Example of memory safety in Rust:
In Rust, memory is managed through a system of ownership with a set of rules instead of references that the compiler checks at compile time. The ownership rules are:
Each value in Rust has a variable that’s called its owner.
There can only be one owner at a time.
When the owner goes out of scope, the value will be dropped.

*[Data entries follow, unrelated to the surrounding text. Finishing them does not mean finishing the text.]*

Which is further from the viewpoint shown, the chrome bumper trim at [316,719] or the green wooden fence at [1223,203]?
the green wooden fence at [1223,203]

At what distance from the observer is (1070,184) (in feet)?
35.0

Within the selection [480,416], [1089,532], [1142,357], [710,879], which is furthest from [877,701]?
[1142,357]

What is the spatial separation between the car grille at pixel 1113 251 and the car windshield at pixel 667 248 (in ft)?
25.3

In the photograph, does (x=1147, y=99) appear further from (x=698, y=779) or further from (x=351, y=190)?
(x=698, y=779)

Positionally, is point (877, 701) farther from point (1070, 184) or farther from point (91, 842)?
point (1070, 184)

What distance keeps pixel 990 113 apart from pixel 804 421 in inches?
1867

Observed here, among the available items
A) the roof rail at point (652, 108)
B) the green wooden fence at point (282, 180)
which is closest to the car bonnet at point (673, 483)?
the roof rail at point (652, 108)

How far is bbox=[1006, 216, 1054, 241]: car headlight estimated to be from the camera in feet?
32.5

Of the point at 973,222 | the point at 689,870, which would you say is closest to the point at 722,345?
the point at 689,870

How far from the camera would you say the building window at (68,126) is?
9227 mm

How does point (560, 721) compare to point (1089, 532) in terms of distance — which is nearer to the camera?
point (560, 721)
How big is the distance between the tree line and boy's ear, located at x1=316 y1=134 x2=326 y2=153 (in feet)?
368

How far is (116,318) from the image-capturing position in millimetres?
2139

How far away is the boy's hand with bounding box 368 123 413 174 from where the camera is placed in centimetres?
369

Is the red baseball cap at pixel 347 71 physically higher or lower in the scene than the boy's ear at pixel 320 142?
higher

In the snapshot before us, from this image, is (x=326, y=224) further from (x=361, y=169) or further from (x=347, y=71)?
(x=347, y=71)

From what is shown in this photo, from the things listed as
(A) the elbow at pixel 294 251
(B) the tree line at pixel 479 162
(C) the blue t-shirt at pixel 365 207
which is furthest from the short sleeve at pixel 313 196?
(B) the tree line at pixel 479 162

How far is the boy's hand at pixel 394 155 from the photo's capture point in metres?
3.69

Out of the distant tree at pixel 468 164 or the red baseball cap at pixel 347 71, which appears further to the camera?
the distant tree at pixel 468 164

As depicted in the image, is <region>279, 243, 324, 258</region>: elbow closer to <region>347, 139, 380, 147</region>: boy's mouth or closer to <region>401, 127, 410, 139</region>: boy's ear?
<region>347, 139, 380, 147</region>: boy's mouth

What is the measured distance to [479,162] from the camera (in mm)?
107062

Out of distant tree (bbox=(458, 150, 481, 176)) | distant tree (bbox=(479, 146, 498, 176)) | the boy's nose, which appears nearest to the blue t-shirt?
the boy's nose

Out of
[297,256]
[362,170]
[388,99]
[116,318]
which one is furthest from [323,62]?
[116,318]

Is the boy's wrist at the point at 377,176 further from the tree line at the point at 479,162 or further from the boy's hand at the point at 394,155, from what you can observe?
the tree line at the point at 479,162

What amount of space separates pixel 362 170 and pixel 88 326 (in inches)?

//The following code is taken from
//https://doc.rust-lang.org/stable/book/ch04-01-what-is-ownership.html
//there are more examples about ownership and borrowing on this wesbite.
fn main() {
let s1 = gives_ownership(); // gives_ownership moves its return
// value into s1
let s2 = String::from("hello"); // s2 comes into scope
let s3 = takes_and_gives_back(s2); // s2 is moved into
// takes_and_gives_back, which also
// moves its return value into s3
} // Here, s3 goes out of scope and is dropped. s2 was moved, so nothing
// happens. s1 goes out of scope and is dropped.
fn gives_ownership() -> String { // gives_ownership will move its
// return value into the function
// that calls it
let some_string = String::from("yours"); // some_string comes into scope
some_string // some_string is returned and
// moves out to the calling
// function
}
// This function takes a String and returns one
fn takes_and_gives_back(a_string: String) -> String { // a_string comes into
// scope
a_string // a_string is returned and moves out to the calling function
}
Overview of C++:
Many people know C++ since it is essentially an extension of the C language. C++ compromises a combination of both high-level and low-level language features. Being one of the most popular programming languages, C++ is basically used in every single application domain, and it offers programmers the freedom to write device drivers and other software that rely on direct manipulation of hardware under real-time constraints. With that being said, let’s take a look at C++ 's usage in embedded/low level environments.
C++ in an Embedded/Low Level Environment:
To start off, anything that can be done in C, C++ can also do, as previously stated, C++ is basically a superset of C. For example, in FreeROTS, FreeRTOS can work with or work alongside a C++ embedded application. All of the FreeRTOS headers are wrapped in extern "C" {}blocks to ensure correct linkage in a C++ application. Therefore, it is quite easy to get FreeRTOS to work with C++. Moreover, C++'s addition of OOP provides overloaded functions and constructors which can be considered an asset for embedded systems programming.
C++ Drawbacks
The stack memory can be an issue since it is possible that too much of it is used. An existing solution is to avoid recursive functions and stick to iterative implementations. Dynamic allocation is also rarely used due to real-time allocation delays. Not only that, after several memory deallocations, fragments may take up much of the memory. C++ is not as widely used as C when it comes to embdedded systems, and C++'s exception and Run Time Type Information would need to be explicitly disabled at compile time to reduce the execution time and memory usage.
C++ Benefits
For large projects, C++'s ability to create custom namespaces and templates are excellent features to organize such large projects.